I study the following paper about finite $p$-groups,
Finite groups in which the non-normal subgroups have nontrivial intersection, N. Blackburn, Journal of algebra, 3, 30-37 (1966).
In this paper the intersection of all non-normal subgroups of $G$ is denoted by $R(G)$. We say that a group $G$ is an $R$-group if $G$ is not a Dedekind group and $R(G)\neq 1$.
The main result of this paper is as follows,
Let $G$ be a finite $p$-group.
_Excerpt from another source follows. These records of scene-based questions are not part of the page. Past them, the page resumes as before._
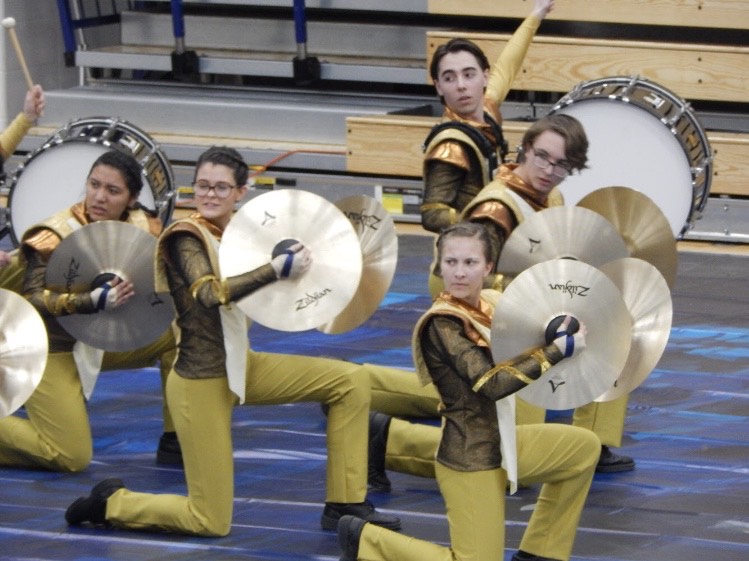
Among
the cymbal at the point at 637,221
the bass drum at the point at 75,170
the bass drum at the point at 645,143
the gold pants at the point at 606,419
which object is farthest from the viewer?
the bass drum at the point at 75,170

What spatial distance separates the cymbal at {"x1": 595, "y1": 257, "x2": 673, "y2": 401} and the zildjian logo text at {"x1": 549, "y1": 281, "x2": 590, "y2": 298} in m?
0.36

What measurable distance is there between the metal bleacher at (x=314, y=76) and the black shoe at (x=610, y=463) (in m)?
3.15

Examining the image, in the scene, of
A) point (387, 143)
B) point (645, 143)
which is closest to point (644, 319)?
point (645, 143)

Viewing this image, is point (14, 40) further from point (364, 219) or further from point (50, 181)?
point (364, 219)

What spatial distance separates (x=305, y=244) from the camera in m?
3.95

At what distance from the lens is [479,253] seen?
139 inches

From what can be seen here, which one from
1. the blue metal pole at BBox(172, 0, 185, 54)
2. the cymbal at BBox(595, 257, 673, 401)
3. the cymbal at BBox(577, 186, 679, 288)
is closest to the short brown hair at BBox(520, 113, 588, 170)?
the cymbal at BBox(577, 186, 679, 288)

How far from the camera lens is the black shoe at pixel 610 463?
4574mm

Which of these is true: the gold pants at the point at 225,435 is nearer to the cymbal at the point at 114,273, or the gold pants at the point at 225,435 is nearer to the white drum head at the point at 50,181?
the cymbal at the point at 114,273

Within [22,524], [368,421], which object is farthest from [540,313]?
[22,524]

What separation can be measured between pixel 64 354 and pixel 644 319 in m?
1.79

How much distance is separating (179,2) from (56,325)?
15.7 ft

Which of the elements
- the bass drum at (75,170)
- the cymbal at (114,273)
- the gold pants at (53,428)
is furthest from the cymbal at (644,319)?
the bass drum at (75,170)

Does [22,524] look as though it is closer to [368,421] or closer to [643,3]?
[368,421]
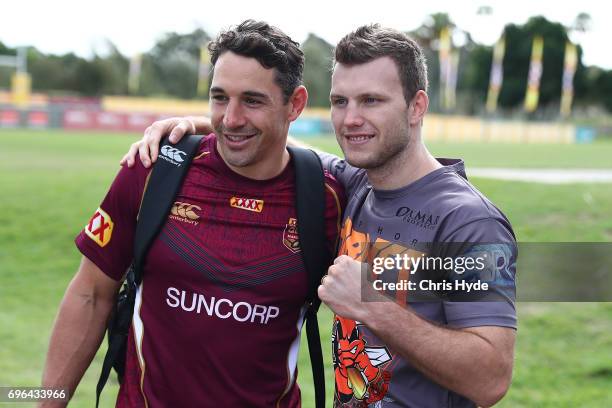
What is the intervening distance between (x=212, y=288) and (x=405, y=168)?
2.86 ft

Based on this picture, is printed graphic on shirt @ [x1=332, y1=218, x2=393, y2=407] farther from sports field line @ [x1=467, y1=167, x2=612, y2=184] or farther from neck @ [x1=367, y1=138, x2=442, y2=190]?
sports field line @ [x1=467, y1=167, x2=612, y2=184]

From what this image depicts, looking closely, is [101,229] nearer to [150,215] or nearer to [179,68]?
[150,215]

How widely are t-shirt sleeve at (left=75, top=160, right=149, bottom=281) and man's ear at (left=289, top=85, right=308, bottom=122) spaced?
0.66 meters

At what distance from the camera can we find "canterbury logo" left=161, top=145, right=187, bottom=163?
9.82ft

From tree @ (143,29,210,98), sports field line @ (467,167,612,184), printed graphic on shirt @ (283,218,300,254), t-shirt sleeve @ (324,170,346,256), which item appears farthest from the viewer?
tree @ (143,29,210,98)

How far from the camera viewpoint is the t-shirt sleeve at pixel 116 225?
9.55 ft

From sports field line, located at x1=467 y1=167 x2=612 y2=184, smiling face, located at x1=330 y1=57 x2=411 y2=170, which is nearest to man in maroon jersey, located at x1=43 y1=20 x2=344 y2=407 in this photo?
smiling face, located at x1=330 y1=57 x2=411 y2=170

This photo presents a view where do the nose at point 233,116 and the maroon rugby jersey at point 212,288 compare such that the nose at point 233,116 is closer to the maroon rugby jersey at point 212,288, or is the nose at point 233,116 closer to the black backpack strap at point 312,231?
the maroon rugby jersey at point 212,288

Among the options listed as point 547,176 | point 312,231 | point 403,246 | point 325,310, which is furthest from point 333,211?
point 547,176

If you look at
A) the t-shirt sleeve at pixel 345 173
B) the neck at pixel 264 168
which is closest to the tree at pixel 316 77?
the t-shirt sleeve at pixel 345 173

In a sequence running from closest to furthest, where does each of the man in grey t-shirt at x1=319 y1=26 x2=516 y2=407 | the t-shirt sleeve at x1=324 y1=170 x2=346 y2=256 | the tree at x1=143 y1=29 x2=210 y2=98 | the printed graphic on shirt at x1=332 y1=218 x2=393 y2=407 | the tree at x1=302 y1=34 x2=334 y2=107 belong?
the man in grey t-shirt at x1=319 y1=26 x2=516 y2=407 < the printed graphic on shirt at x1=332 y1=218 x2=393 y2=407 < the t-shirt sleeve at x1=324 y1=170 x2=346 y2=256 < the tree at x1=302 y1=34 x2=334 y2=107 < the tree at x1=143 y1=29 x2=210 y2=98

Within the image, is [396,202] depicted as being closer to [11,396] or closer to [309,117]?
[11,396]

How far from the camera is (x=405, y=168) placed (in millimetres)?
2725

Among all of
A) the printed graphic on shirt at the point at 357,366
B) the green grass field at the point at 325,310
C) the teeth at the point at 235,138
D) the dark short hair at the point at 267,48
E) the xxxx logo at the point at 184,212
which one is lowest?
the green grass field at the point at 325,310
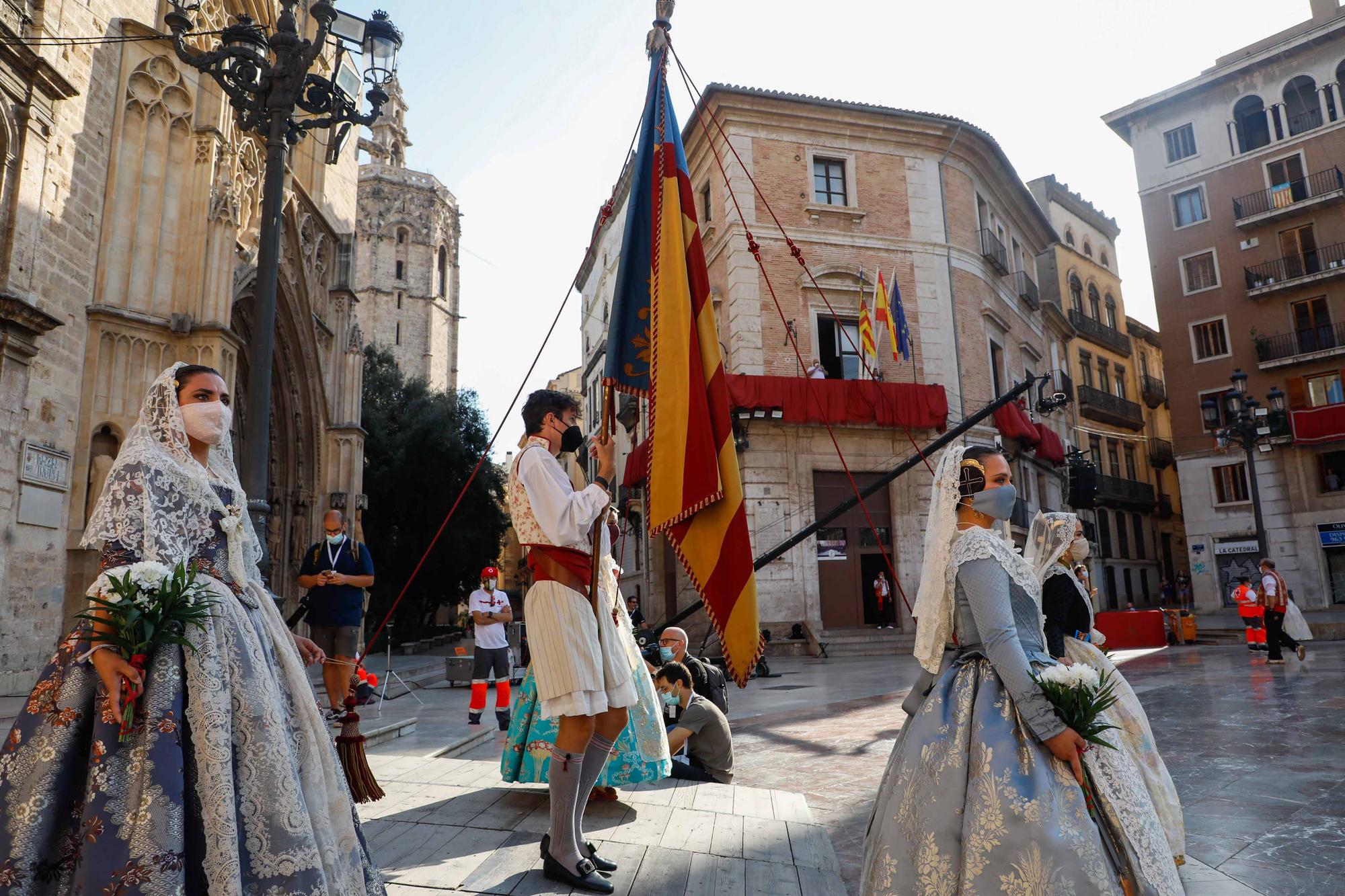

If $G$ is an $R$-group, then $p=2$ and one of the following holds.\ (i) $G\cong Q_8\times C_4\times E$, where $E$ is elementary abelian.\ (ii) $G\cong Q_8\times Q_8\times E$, where $E$ is elementary abelian.\ (iii) $G$ is a $Q$-group, i.e. $G=\langle x,A\rangle$, where $A$ is an abelian subgroup which is not elementary abelian, $x^2\in A$ has order $2$, and $a^x=a^{-1}$ for all $a\in A$. In this case $R(G)=\langle x^2\rangle$. Also, if $A$ is cyclic then $G$ is a generalized quaternion group. In particular, if the centre of $G$ is cyclic, then $G$ is a generalized quaternion group.
I have a question about the third type ($Q$-groups) of this classification.
Let $c(G)$ denotes the nilpotency class of the group $G$ and $\displaystyle\bar{G}=\frac{G}{R(G)}$. Is it true that $c(G):=c(\bar{G})$?
Any commnt or answer will be appreciated!
The answer is no. If $G$ is a generalized quaternion group then $c(\overline{G}) = c(G)-1$.